Authored by liaolucy on Jan 18 2023, 6:23 PM.

Details

Diff Detail

Event Timeline

liaolucy created this revision.Jan 18 2023, 6:23 PM
Herald added a project: Restricted Project. · View Herald TranscriptJan 18 2023, 6:23 PM
liaolucy requested review of this revision.Jan 18 2023, 6:23 PM
liaolucy updated this revision to Diff 490352.Jan 18 2023, 6:25 PM

Update, we can see the diff of testcases.

asb added a comment.Jan 19 2023, 5:12 AM

Thanks for this! We typically add CHECK lines for both RV32 and RV64, and I think it would be worth doing here.

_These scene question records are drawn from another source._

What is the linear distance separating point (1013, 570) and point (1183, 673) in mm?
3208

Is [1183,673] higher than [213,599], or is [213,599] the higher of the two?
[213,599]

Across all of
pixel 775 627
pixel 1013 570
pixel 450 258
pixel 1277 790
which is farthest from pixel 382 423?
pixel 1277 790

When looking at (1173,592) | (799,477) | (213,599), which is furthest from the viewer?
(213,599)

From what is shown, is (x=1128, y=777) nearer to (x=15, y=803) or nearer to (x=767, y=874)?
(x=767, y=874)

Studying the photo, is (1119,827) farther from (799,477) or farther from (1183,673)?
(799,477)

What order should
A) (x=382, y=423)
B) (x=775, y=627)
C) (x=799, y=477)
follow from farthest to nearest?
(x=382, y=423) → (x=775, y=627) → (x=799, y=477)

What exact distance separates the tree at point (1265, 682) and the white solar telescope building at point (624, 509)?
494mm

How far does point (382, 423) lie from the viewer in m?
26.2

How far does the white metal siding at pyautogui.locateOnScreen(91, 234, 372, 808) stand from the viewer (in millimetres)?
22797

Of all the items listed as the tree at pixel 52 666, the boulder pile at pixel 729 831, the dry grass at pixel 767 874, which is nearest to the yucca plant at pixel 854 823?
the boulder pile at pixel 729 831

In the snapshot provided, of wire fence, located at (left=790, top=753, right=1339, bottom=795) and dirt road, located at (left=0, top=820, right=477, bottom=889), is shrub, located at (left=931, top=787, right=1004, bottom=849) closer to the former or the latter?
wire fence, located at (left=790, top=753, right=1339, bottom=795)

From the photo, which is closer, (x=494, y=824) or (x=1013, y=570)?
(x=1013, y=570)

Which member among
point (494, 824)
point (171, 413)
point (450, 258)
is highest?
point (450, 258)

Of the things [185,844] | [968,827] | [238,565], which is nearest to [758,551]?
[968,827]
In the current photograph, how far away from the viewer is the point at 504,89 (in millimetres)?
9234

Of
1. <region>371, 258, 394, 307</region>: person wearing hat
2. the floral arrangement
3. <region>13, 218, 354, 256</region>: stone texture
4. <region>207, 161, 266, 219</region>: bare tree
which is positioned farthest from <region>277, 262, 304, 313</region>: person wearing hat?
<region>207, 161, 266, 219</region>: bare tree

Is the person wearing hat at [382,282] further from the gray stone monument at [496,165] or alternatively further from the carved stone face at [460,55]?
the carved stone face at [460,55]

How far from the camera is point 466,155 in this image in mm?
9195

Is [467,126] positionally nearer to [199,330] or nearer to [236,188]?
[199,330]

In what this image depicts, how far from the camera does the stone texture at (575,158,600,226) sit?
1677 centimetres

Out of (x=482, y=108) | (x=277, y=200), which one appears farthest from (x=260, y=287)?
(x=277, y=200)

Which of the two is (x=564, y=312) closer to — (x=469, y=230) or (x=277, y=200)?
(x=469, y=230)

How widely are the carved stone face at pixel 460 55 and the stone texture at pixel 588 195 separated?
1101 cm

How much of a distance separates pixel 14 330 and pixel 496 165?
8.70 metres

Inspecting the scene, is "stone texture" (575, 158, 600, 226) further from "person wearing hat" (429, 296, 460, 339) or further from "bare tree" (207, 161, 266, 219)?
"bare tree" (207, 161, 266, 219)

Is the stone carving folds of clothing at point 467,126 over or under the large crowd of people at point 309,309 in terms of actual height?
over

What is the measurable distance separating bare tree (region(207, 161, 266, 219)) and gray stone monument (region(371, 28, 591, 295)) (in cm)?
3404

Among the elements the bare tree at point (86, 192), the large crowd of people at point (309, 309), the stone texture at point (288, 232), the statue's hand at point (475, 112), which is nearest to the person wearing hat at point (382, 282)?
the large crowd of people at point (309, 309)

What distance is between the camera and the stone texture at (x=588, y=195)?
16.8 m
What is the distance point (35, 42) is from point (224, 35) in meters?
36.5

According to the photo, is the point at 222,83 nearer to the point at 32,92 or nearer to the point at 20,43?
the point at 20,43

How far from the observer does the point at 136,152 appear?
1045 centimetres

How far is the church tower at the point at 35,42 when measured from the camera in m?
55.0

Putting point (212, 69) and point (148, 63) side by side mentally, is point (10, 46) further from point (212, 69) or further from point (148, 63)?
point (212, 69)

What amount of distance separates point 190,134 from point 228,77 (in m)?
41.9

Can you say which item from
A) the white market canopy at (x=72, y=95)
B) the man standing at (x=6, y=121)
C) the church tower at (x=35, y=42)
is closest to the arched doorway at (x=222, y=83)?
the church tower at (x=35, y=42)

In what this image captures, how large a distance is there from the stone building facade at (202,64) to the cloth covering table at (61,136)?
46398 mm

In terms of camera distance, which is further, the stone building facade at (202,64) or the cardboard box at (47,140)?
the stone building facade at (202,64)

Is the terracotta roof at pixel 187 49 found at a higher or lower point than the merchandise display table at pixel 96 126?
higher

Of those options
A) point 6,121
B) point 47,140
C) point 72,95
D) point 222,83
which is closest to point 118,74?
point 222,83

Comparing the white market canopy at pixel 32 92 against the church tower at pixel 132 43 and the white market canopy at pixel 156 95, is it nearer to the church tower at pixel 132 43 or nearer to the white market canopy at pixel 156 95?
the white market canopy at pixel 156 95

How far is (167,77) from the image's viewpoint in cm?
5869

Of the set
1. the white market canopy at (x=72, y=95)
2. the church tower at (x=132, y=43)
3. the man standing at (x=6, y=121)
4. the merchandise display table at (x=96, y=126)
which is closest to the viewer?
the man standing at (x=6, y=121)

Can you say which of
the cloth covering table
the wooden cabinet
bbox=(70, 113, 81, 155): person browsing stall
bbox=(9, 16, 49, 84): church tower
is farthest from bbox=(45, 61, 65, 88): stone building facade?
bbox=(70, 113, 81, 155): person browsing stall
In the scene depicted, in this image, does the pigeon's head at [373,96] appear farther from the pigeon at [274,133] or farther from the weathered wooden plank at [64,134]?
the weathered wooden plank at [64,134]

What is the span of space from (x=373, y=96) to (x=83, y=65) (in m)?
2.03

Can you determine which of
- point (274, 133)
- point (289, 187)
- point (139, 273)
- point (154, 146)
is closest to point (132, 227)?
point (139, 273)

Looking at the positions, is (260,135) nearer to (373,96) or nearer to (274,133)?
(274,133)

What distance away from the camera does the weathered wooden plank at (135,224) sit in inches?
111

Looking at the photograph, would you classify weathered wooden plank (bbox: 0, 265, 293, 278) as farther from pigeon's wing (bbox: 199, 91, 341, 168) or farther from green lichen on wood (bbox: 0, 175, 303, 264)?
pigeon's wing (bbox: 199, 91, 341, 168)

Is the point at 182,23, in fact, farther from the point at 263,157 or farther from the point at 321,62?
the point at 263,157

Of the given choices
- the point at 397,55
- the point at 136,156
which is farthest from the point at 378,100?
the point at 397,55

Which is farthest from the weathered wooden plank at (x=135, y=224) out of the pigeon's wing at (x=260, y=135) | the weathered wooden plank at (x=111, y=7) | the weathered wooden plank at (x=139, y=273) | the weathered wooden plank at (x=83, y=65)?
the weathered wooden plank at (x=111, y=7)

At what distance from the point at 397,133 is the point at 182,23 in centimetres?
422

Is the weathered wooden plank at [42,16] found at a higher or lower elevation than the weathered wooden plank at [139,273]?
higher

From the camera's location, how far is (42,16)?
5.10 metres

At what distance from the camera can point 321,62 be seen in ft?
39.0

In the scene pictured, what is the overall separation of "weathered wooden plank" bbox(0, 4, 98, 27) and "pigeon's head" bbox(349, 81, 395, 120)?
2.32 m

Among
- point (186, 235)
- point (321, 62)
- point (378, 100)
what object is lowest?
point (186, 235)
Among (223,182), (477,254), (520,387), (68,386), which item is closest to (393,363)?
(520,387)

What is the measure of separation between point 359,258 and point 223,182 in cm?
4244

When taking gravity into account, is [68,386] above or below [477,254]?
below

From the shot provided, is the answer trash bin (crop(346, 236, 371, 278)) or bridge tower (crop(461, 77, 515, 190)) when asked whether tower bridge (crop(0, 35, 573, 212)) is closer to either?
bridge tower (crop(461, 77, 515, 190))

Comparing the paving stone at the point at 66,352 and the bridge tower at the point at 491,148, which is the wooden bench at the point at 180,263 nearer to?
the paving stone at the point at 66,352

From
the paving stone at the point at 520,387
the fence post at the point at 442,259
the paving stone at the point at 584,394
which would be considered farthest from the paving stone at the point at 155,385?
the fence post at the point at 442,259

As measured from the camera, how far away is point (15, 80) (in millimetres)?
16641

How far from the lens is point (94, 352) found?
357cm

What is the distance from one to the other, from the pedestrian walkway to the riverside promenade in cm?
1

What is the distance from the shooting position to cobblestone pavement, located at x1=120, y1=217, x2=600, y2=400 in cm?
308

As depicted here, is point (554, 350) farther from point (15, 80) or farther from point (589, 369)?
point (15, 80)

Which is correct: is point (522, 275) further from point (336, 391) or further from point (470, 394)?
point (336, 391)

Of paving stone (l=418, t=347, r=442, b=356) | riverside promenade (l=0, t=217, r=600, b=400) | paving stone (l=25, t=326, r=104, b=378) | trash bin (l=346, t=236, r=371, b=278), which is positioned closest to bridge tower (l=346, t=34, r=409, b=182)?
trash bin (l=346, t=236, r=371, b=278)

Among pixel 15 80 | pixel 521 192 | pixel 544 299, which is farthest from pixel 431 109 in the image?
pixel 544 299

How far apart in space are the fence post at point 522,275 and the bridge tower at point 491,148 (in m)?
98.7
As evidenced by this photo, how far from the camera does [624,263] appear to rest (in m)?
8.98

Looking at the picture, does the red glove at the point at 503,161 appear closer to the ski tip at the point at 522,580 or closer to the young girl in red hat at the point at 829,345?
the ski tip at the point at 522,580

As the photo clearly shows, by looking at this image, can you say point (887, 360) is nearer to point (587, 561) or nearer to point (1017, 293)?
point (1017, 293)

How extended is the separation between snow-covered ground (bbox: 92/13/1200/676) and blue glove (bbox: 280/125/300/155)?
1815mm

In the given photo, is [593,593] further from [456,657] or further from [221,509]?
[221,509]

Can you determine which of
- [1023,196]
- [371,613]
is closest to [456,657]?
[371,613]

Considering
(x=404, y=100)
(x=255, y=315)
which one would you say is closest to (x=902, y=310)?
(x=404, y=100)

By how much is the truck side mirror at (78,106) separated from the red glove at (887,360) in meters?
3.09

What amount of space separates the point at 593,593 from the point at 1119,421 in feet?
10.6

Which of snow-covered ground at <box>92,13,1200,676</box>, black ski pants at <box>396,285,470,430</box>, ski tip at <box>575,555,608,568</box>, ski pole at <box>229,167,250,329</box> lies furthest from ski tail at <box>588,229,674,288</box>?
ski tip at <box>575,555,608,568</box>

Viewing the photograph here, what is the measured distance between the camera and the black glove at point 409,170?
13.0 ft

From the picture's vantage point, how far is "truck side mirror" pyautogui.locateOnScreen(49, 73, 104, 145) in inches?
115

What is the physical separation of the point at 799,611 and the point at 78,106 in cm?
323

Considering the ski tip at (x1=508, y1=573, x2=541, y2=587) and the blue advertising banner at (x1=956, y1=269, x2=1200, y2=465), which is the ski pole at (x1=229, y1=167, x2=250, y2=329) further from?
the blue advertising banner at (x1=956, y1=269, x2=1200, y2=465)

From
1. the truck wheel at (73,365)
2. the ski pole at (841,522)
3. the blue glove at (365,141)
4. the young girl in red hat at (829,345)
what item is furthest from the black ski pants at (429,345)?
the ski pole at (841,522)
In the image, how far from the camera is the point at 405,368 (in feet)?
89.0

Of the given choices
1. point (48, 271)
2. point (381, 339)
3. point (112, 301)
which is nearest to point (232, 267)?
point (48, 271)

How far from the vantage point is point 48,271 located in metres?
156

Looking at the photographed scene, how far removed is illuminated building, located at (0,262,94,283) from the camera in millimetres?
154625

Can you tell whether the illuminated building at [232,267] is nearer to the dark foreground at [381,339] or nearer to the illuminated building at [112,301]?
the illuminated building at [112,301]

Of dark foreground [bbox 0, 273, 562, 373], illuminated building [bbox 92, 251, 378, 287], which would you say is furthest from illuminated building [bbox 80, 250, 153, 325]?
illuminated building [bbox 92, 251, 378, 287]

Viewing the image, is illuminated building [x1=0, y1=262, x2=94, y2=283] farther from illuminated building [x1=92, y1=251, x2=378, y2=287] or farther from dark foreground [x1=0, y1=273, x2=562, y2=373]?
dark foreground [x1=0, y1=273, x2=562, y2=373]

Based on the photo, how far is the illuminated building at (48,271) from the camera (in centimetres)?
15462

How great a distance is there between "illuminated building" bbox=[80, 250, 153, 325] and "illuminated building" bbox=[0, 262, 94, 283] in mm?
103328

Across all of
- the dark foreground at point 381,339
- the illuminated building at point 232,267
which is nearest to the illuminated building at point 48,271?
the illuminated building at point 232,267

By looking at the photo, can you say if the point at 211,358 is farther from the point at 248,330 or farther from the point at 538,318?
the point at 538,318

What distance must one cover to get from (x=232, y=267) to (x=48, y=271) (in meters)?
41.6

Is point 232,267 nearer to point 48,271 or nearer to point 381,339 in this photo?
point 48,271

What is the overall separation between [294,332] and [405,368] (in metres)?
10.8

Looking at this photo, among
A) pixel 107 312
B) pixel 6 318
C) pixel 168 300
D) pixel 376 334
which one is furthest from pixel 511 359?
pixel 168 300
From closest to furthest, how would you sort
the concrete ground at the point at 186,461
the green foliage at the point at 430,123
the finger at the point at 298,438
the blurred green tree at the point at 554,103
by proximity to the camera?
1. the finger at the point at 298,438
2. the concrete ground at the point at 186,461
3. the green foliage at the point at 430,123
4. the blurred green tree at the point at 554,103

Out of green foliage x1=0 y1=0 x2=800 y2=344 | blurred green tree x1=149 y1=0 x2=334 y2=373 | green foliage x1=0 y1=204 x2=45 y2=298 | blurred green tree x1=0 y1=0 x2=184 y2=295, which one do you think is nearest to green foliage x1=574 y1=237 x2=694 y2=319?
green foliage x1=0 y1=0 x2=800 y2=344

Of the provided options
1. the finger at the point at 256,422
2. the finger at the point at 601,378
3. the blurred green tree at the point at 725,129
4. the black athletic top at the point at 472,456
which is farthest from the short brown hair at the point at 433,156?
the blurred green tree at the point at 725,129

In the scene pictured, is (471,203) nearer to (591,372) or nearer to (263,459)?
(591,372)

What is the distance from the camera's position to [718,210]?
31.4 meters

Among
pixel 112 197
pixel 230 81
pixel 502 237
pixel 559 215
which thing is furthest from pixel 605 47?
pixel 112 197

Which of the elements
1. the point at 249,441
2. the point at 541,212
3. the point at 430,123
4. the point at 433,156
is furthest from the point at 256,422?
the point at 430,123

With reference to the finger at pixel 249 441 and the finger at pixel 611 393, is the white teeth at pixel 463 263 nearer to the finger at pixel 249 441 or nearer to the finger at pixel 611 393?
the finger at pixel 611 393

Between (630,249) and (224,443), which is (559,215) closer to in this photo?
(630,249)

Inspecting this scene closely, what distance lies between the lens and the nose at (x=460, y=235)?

I did look at this before, but held off as it seemed to cause a regression on one of the SystemZ test cases and I didn't have a chance to look at it.

Trying now, it looks like that's only currently the case on optbranch_64 with RV32 - I don't know if you've looked at that regression at all?

It might be worth grabbing the optbranch_32 test case from SystemZ as well to expand the test coverage.

liaolucy updated this revision to Diff 491212.EditedJan 22 2023, 4:48 PM
  1. grabbing the optbranch_32 test case from SystemZ
  2. add CHECK lines for RV32
  1. optbranch_64 with RV32 has regression,thanks Alex. I don't have a solution for the regression now. Any suggestions?

I analyze ARM and SystemZ:

RISCV: after codegenprepare, generate @llvm.uadd.with.overflow.i64 + extractvalue,which causes the regression

*** IR Dump After CodeGen Prepare (codegenprepare) ***
define i64 @optbranch_64(i64 %Arg) {
bb:
  %0 = call { i64, i1 } @llvm.uadd.with.overflow.i64(i64 %Arg, i64 1)
  %math = extractvalue { i64, i1 } %0, 0
  %ov = extractvalue { i64, i1 } %0, 1
  br i1 %ov, label %bb2, label %bb3

bb2:                                              ; preds = %bb
  ret i64 -1

bb3:                                              ; preds = %bb
  ret i64 %math
}

ARM has simplifycfg pass before codegenprepare:

*** IR Dump After Simplify the CFG (simplifycfg) ***
define i64 @optbranch_64(i64 %Arg) {
bb:
  %i1 = icmp eq i64 %Arg, -1
  %i4 = add nuw i64 %Arg, 1
  %common.ret.op = select i1 %i1, i64 -1, i64 %i4
  ret i64 %common.ret.op
}

systemZ is the same as RISCV, generate @llvm.uadd.with.overflow.i64 + extractvalue, but SystemZ seems to have the register pairs $r2d.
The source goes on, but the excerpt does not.